Book Synopsis John Lyly by : Samuel Aaron Tannenbaum
Download or read book John Lyly written by Samuel Aaron Tannenbaum and published by Ardent Media. This book was released on 1983 with total page 158 pages. Available in PDF, EPUB and Kindle. Book excerpt:
Download or read book John Lyly written by John Dover Wilson and published by . This book was released on 1905 with total page 162 pages. Available in PDF, EPUB and Kindle. Book excerpt:
Book Synopsis The Spanish Tragedy (International Student Edition) (Norton Critical Editions) by : Thomas Kyd
Download or read book The Spanish Tragedy (International Student Edition) (Norton Critical Editions) written by Thomas Kyd and published by W. W. Norton & Company.

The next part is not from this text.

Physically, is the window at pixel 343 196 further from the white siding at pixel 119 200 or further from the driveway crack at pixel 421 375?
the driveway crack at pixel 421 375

This book was released on 2016-04-04 with total page 196 pages. Available in PDF, EPUB and Kindle. Book excerpt: Thomas Kyd’s highly influential and popular revenge play is now available in a richly documented and critically engaging Norton Critical Edition. The freshly edited and annotated text comes with a full introduction and illustrative materials intended for student readers. The Spanish Tragedy was well known to sixteenth-century audiences, and its central elements—a play-within-a-play and a ghost bent on revenge—are widely believed to have influenced Shakespeare’s Hamlet. This volume includes a generous selection of supporting materials, among them Kyd’s likely sources (Virgil, Jacques Yver, and the anonymous “The Earl of Leicester Betrays His Own Servant”), Thomas Nashe’s satiric criticism of Kyd, Michel de Montaigne and Francis Bacon on revenge, and “The Ballad of The Spanish Tragedy,” which suggests the play’s initial reception. “Criticism” is thematically organized to provide readers with a clear sense of the play’s major themes. Contributors include Michael Hattaway, Jonas A. Barish, Donna B. Hamilton, G. K. Hunter, Lorna Hutson, Molly Smith, J. R. Mulryne, T. McAlindon, and Andrew Sofer. A Selected Bibliography is also included.